#### Material provided
* START *

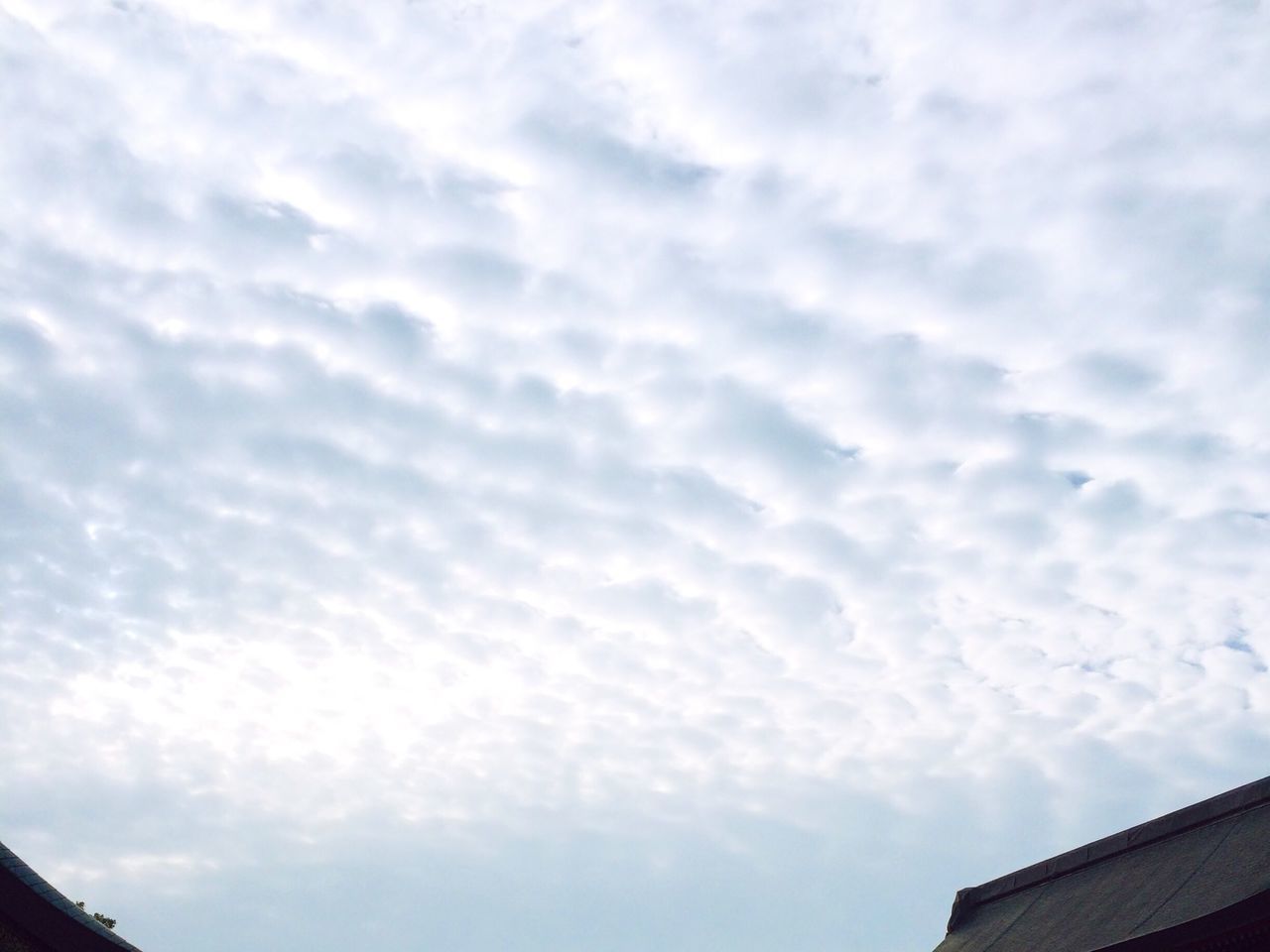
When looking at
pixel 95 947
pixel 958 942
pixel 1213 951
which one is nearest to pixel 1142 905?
pixel 1213 951

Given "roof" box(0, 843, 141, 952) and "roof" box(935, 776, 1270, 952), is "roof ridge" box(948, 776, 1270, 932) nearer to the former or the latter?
"roof" box(935, 776, 1270, 952)

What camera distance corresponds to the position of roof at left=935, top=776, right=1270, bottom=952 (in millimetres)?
20703

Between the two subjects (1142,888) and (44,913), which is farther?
(1142,888)

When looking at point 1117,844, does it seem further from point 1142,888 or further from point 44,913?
point 44,913

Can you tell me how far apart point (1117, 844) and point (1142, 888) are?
122 inches

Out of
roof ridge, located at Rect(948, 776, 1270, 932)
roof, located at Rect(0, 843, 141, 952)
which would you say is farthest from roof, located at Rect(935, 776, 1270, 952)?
roof, located at Rect(0, 843, 141, 952)

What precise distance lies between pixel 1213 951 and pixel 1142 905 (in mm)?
5515

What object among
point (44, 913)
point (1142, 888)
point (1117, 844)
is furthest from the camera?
point (1117, 844)

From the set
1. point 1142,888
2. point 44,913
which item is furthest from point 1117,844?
point 44,913

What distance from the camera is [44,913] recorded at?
1716 cm

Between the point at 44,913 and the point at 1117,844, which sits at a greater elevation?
the point at 1117,844

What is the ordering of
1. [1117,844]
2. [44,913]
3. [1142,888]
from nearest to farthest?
[44,913] < [1142,888] < [1117,844]

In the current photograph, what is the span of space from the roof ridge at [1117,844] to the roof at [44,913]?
22587mm

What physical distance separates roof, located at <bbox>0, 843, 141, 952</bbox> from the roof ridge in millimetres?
22587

* END *

Could you rewrite all of the material above with every "roof ridge" changed to "roof peak" and everything else left the same? Leave out the pictures.

#### Result of the exercise
When looking at
pixel 95 947
pixel 958 942
pixel 1213 951
which one is nearest to pixel 1142 905?
pixel 1213 951

Given "roof" box(0, 843, 141, 952) and "roof" box(935, 776, 1270, 952), is "roof peak" box(948, 776, 1270, 932) nearer to the former or the latter?
"roof" box(935, 776, 1270, 952)

What camera distance corresponds to the position of roof at left=935, top=776, right=1270, bottom=952 (in millimetres)?
20703

Between the two subjects (1142,888) and (44,913), which is farther?
(1142,888)

When looking at point 1117,844, does it seem further from point 1142,888 or further from point 44,913?
point 44,913

Can you tell me how far apart point (1117, 844) and point (1142, 888) are?
122 inches

Out of
roof peak, located at Rect(948, 776, 1270, 932)
roof, located at Rect(0, 843, 141, 952)
which would you say is farthest from roof, located at Rect(935, 776, 1270, 952)?
roof, located at Rect(0, 843, 141, 952)

What precise distance lies between pixel 1213 951 and pixel 1142 905 (in mm)?
5515

What object among
point (44, 913)
point (1142, 888)
point (1117, 844)
is furthest from the camera?
point (1117, 844)

From the set
1. point 1142,888
2. point 44,913
which item is furthest from point 1117,844?
point 44,913

What distance from the camera is [44,913] recorded at?
1716 cm

Between the point at 44,913 and the point at 1117,844, which sits at a greater elevation?
the point at 1117,844

What is the ordering of
1. [1117,844]
2. [44,913]
3. [1142,888]
from nearest to farthest?
[44,913] < [1142,888] < [1117,844]

In the current photograph, what is the span of space from the roof peak at [1117,844] to the roof at [44,913]?
22587mm

What physical distance separates roof, located at <bbox>0, 843, 141, 952</bbox> from the roof peak in millimetres?
22587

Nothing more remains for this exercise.